Thief Dangles From Fence

The spikes are intended more as a deterrent, but you never know (image: De Standaard)

No sophisticated legal analysis necessary here—OK, no analysis at all—but that’s good because I’m in Seattle waiting for a connecting flight. I’ll do what I can, though, because the alternative is sitting here watching a game that appears to actually be called “the Cheez-It Bowl.” Sorry, no.

If you too have limited time, simply enjoy the picture above, which depicts the aftermath of an obviously failed attempt to steal beer from a store in Bocholt, Belgium, about a week ago.

If you have slightly more time, I recommend visiting my source (De Standaard), where you can watch a pretty hilarious two-minute montage of security-camera footage leading up to the final humiliation shown above.

If you have just slightly more time than that, here’s the very brief report. Feel free to skip ahead if you can’t read what I believe to be Dutch:

Een inbreker heeft in de nacht van zaterdag op zondag zijn broek moeten laten zakken om te kunnen ontsnappen. De man bleef vasthaken aan de pinnen op de omheining van de Spar in Kaulille (Bocholt) waar hij bier kwam stelen. De dief is intussen opgepakt.

‘Hij is zelfs nog een keer teruggekomen. En opnieuw bleef hij haken aan de omheining’, vertelt uitbater Jos Craeghs. Ongeveer een uur heeft hij daar ondersteboven gehangen. Het sneeuwde, dus zal hij wel serieus onderkoeld geweest zijn. Uiteindelijk liet hij zijn broek zakken in de hoop te kunnen ontsnappen, maar het lukte niet.

Voorbijgangers verwittigden uiteindelijk de politie …, die de inbreker oppakten.

Here it is in English, at least as rendered by Google Translate:

A burglar had to lower his pants in the night from Saturday to Sunday in order to escape. The man kept hooking on the pins on the Spar fence in Kaulille (Bocholt) where he came to steal beer. The thief has now been arrested.

“He even came back again. And again he kept hooking on the fence,” says manager Jos Craeghs. He hung upside down for about an hour. It was snowing, so he will have been seriously hypothermic. Eventually he lowered his pants in the hope of being able to escape [as shown above], but he did not succeed [also as shown above].

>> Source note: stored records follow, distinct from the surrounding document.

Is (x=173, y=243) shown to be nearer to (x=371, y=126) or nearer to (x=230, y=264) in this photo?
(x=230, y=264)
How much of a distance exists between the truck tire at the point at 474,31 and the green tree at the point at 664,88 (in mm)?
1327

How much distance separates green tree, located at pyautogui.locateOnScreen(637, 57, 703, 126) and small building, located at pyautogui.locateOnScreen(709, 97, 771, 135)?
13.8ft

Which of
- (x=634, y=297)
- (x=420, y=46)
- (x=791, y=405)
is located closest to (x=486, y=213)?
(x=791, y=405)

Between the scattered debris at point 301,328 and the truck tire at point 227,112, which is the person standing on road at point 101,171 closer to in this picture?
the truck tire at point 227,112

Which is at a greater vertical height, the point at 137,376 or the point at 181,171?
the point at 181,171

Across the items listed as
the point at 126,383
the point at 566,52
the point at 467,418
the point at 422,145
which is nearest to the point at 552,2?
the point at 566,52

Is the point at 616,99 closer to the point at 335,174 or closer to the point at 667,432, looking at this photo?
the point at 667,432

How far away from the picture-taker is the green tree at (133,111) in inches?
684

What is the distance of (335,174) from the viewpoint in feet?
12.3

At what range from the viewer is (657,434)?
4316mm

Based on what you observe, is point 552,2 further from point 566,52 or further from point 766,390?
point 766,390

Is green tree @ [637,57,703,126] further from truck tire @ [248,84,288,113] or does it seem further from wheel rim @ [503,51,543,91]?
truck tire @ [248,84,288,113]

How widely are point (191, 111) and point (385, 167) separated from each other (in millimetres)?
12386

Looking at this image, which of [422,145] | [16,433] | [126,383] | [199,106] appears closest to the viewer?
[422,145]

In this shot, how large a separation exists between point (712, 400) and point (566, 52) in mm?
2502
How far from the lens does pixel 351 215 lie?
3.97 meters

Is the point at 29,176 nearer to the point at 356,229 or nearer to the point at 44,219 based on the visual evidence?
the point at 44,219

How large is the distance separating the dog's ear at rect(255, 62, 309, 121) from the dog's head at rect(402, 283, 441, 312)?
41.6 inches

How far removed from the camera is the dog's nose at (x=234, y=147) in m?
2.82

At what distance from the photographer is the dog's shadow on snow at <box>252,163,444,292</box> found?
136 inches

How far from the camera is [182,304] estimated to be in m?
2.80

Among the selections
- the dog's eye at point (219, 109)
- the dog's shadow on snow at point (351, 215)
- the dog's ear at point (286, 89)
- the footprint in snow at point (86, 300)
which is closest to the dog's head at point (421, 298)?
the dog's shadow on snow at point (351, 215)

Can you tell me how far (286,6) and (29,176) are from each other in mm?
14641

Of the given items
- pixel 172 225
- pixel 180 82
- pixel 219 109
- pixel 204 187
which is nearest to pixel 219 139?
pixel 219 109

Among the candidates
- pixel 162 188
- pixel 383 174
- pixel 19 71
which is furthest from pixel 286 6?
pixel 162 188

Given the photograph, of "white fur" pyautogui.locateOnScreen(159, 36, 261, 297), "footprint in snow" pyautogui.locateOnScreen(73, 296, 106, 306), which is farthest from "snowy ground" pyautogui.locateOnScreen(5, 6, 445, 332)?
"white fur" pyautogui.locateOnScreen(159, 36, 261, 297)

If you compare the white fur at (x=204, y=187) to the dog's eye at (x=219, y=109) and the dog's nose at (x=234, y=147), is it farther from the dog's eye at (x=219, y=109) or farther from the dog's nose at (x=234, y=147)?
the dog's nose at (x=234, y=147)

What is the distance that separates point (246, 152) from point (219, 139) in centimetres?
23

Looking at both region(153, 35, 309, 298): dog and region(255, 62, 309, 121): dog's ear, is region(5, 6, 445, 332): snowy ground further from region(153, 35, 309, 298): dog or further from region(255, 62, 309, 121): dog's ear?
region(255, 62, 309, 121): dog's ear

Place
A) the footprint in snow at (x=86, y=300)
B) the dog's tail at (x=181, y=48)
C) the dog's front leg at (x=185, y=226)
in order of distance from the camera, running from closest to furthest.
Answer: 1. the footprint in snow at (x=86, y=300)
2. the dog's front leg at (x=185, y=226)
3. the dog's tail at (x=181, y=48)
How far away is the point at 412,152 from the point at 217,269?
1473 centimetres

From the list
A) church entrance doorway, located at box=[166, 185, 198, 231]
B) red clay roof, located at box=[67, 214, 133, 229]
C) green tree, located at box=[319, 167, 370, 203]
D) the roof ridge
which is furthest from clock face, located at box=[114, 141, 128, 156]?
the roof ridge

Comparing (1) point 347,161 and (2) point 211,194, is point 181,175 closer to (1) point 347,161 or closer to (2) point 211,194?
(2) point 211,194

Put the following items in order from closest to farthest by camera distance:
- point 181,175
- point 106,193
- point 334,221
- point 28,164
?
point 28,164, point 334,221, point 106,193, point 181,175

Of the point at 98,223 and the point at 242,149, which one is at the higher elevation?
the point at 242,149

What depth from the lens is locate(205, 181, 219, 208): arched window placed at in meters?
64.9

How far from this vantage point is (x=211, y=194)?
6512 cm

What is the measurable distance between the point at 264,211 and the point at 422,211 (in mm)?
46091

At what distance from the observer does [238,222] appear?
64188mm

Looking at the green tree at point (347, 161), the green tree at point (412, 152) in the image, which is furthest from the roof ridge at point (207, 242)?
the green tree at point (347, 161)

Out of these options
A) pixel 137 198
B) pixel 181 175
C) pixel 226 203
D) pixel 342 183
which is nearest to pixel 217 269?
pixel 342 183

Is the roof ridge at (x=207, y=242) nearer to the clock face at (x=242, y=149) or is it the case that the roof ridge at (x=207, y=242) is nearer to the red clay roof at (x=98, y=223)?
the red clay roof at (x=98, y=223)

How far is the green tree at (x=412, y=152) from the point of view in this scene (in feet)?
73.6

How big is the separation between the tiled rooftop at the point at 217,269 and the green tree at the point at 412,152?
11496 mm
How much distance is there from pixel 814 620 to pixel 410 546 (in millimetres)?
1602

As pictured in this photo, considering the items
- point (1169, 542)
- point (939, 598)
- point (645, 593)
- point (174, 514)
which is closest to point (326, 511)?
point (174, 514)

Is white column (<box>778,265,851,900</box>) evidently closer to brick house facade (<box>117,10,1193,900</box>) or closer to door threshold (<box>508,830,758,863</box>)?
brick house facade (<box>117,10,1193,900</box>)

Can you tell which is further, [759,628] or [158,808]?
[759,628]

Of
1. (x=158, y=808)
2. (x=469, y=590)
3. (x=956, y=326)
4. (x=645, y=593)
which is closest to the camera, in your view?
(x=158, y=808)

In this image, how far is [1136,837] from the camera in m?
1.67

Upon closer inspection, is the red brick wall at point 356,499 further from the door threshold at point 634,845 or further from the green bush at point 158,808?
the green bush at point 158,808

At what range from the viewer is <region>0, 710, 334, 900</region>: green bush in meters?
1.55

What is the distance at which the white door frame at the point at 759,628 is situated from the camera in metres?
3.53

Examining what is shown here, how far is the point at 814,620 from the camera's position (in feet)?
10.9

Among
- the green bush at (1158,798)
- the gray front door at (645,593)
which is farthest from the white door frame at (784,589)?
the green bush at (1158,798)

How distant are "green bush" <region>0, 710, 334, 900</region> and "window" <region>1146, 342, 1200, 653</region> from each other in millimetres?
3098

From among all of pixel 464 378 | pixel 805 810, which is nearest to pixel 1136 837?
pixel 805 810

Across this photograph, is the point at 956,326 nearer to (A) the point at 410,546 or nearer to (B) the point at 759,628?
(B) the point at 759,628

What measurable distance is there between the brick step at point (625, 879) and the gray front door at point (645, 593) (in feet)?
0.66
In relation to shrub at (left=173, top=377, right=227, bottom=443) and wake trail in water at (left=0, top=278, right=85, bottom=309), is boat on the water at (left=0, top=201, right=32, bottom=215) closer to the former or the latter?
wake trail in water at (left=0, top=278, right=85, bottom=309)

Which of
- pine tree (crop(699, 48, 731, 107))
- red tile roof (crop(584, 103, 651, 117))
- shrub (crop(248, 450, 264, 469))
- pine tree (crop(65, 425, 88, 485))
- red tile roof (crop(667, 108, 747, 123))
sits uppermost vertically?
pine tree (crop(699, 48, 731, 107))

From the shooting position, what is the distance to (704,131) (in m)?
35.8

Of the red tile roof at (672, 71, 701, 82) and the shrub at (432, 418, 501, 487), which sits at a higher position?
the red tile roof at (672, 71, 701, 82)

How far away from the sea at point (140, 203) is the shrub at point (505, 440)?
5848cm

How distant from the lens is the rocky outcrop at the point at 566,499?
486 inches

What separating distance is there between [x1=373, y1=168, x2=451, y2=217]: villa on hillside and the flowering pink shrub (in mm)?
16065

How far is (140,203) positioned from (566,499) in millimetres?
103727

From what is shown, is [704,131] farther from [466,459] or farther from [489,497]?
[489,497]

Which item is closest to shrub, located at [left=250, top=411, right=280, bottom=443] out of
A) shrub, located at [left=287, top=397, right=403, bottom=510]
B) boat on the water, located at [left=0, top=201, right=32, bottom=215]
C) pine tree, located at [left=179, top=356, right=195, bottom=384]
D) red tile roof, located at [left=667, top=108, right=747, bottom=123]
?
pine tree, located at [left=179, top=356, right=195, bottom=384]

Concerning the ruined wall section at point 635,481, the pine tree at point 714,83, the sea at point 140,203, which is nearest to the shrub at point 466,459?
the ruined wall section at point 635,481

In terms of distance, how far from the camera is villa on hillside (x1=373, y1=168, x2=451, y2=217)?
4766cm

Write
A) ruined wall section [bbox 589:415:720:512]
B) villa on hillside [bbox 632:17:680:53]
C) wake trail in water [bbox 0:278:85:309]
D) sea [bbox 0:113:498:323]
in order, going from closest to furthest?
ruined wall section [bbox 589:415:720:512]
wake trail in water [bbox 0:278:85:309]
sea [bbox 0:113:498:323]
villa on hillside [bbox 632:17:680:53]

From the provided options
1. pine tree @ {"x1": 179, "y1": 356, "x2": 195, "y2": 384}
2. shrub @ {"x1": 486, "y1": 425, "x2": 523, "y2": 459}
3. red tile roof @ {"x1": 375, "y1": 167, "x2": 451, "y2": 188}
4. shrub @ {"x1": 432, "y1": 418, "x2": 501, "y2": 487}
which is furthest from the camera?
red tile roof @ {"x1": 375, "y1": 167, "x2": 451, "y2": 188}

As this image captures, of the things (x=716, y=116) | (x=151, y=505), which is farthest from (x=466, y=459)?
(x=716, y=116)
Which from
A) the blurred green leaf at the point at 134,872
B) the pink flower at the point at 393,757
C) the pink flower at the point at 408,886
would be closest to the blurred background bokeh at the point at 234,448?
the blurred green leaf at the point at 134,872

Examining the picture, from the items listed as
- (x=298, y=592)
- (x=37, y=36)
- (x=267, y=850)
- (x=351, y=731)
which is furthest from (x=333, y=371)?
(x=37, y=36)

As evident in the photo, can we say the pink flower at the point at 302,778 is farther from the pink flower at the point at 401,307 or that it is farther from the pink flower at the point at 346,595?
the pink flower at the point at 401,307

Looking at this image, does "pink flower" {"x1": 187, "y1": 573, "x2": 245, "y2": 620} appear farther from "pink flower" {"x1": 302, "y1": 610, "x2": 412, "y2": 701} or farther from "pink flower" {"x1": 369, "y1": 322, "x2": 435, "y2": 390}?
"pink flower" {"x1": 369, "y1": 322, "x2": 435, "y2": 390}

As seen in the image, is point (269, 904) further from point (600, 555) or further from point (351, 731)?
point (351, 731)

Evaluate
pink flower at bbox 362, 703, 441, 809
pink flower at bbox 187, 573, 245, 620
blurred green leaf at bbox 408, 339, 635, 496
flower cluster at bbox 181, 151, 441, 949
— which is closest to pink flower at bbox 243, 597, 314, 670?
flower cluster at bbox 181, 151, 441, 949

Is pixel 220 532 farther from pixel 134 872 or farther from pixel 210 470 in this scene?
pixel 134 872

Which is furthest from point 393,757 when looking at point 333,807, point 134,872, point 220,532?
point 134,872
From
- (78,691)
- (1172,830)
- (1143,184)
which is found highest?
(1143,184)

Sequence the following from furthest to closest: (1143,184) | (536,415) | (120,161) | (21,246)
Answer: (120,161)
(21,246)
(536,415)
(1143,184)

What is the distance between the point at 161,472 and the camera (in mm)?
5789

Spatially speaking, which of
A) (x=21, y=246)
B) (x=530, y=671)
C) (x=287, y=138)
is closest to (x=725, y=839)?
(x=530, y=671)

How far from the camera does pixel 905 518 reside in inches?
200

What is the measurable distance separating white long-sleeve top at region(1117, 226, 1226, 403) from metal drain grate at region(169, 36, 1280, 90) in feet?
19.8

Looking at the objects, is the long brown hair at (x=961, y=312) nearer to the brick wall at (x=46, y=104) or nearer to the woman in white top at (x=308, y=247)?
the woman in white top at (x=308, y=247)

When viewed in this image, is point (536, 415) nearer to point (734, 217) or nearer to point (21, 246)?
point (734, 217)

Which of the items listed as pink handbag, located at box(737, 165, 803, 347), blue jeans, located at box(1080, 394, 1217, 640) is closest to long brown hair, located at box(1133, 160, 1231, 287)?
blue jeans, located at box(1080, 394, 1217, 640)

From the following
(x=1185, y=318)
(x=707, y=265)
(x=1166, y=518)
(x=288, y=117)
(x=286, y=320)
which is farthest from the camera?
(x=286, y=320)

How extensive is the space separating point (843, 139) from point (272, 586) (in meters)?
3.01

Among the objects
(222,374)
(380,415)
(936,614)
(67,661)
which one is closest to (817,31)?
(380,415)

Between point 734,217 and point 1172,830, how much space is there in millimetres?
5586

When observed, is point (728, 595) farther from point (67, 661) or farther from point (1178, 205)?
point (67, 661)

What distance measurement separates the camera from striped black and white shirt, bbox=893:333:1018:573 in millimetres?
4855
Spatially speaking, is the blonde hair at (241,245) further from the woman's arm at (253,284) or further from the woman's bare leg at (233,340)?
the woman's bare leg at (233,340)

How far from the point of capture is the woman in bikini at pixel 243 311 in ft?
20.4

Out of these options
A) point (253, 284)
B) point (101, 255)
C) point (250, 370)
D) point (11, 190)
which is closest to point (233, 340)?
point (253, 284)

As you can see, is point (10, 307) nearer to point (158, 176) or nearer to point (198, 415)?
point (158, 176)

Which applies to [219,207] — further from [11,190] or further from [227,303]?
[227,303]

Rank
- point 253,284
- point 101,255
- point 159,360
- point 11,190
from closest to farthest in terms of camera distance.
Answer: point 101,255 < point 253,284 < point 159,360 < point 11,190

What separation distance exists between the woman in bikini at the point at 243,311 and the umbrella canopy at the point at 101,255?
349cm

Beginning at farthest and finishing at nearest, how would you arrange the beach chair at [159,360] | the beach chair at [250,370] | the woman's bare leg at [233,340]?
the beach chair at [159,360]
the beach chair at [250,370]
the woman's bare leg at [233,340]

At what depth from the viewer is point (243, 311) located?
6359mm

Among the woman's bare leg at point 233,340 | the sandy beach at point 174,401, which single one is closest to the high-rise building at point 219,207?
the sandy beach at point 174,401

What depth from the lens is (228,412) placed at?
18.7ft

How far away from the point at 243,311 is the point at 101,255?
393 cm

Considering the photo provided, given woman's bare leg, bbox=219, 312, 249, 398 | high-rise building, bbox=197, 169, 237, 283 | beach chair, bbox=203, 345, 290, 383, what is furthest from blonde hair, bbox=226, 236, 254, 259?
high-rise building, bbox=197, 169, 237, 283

Passers-by eventually informed the police …, who picked up the burglar.

What’s that? The plane was delayed? Okay, then we’re doing fence history. Oh, it wasn’t delayed that long? Okay, then we aren’t doing that after all. I will just say that this incident is believed by fence experts, at least those sitting near me in this bar, to be the first time in recorded fence history that an intruder has actually been foiled in this particular way by a fence with sharp points on top. But surprisingly, none of them can actually cite any evidence. I am willing to speculate that although such incidents are probably very rare, this has probably happened at least once before.

According to some sources, the oldest known man-made structure of any kind is a stone wall in front of the Theopetra cave in Greece, believed to be about 23,000 years old. There were probably fences well before that, but if they were made from wood then those would not have survived until today. If they were wooden, they were probably palisades, which are fences or walls made from wooden stakes driven into the ground side-by-side. And it wouldn’t take too long for somebody to figure out that it’d be a little harder to climb over such a wall if you just sharpened the top of the stakes. On this I base my hypothesis that pointy-topped walls are very old indeed. But of course I can’t say how old.

So it seems more fruitful to examine the other variable in this equation, namely pants. 

Here again we can’t be sure how old pants are, because textiles don’t survive that long, either. But no less an authority than the Archeological Institute of America tells us that the world’s oldest known pants are two pairs of Chinese trousers (well, trousers found in what is now China), which “were made between the thirteenth and tenth centuries B.C., making them the oldest known surviving pants by almost 1,000 years.” (Nope, the “Iceman” wore leggings, not pants.)

So let’s look at it this way: it’s been at least possible for idiots wearing pants to have tried to climb over pointy-topped fences for something like three thousand years. It’d be amazing if this were actually the first time one of them had ended up hanging upside down like this guy did.

This would definitely not be the first time I’ve missed a plane, though, so that’s all for tonight.